#### Exercise data

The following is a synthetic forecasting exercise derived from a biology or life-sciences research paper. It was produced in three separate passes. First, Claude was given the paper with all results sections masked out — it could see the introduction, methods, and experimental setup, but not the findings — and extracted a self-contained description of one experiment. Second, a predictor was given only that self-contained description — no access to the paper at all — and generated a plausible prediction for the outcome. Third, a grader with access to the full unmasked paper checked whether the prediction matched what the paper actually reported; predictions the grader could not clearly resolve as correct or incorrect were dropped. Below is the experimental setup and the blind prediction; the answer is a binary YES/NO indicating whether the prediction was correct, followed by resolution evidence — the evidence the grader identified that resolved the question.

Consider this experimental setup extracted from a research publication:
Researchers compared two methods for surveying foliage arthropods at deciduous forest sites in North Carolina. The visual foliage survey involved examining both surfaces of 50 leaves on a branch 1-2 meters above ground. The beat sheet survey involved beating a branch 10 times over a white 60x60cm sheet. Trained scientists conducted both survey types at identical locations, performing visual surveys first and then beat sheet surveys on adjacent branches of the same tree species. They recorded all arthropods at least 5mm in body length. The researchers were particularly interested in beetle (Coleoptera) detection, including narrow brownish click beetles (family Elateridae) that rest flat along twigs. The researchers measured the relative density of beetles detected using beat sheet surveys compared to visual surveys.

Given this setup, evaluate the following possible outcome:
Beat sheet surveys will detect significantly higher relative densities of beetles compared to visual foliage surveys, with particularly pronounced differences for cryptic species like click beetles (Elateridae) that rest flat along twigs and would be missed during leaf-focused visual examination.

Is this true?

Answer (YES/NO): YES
* * *
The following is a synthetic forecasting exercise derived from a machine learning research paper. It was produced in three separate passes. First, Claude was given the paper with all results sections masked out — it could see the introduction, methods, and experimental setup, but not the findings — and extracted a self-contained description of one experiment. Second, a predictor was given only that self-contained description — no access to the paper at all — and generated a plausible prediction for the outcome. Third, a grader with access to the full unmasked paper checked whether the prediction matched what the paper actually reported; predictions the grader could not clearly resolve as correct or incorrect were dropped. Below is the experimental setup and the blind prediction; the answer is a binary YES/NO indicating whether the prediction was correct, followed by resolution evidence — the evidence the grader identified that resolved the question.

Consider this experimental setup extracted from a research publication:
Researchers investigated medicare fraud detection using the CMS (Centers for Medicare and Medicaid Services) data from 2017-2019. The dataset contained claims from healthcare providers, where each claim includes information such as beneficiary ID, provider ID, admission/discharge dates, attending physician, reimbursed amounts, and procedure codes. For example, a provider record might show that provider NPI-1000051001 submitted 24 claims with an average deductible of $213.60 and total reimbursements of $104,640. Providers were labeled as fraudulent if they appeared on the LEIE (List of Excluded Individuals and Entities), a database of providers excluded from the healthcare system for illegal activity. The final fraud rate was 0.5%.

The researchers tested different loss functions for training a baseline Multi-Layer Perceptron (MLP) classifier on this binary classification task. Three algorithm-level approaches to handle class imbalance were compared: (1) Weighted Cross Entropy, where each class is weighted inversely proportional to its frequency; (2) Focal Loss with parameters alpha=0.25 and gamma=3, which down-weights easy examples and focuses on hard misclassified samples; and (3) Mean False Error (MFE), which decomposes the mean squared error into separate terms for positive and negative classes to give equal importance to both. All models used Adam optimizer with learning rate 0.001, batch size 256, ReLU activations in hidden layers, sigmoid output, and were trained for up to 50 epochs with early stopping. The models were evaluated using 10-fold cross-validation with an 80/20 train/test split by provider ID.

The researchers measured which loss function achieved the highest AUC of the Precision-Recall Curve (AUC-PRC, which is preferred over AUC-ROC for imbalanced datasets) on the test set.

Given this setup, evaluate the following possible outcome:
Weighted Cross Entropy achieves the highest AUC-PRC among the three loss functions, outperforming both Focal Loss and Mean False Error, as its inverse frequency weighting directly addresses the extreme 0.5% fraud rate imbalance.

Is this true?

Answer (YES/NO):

#### Task goal
Only the lines with the string "sheet" are wanted; pick them out of the records above and copy them.

#### Exercise answer
Researchers compared two methods for surveying foliage arthropods at deciduous forest sites in North Carolina. The visual foliage survey involved examining both surfaces of 50 leaves on a branch 1-2 meters above ground. The beat sheet survey involved beating a branch 10 times over a white 60x60cm sheet. Trained scientists conducted both survey types at identical locations, performing visual surveys first and then beat sheet surveys on adjacent branches of the same tree species. They recorded all arthropods at least 5mm in body length. The researchers were particularly interested in beetle (Coleoptera) detection, including narrow brownish click beetles (family Elateridae) that rest flat along twigs. The researchers measured the relative density of beetles detected using beat sheet surveys compared to visual surveys.
Beat sheet surveys will detect significantly higher relative densities of beetles compared to visual foliage surveys, with particularly pronounced differences for cryptic species like click beetles (Elateridae) that rest flat along twigs and would be missed during leaf-focused visual examination.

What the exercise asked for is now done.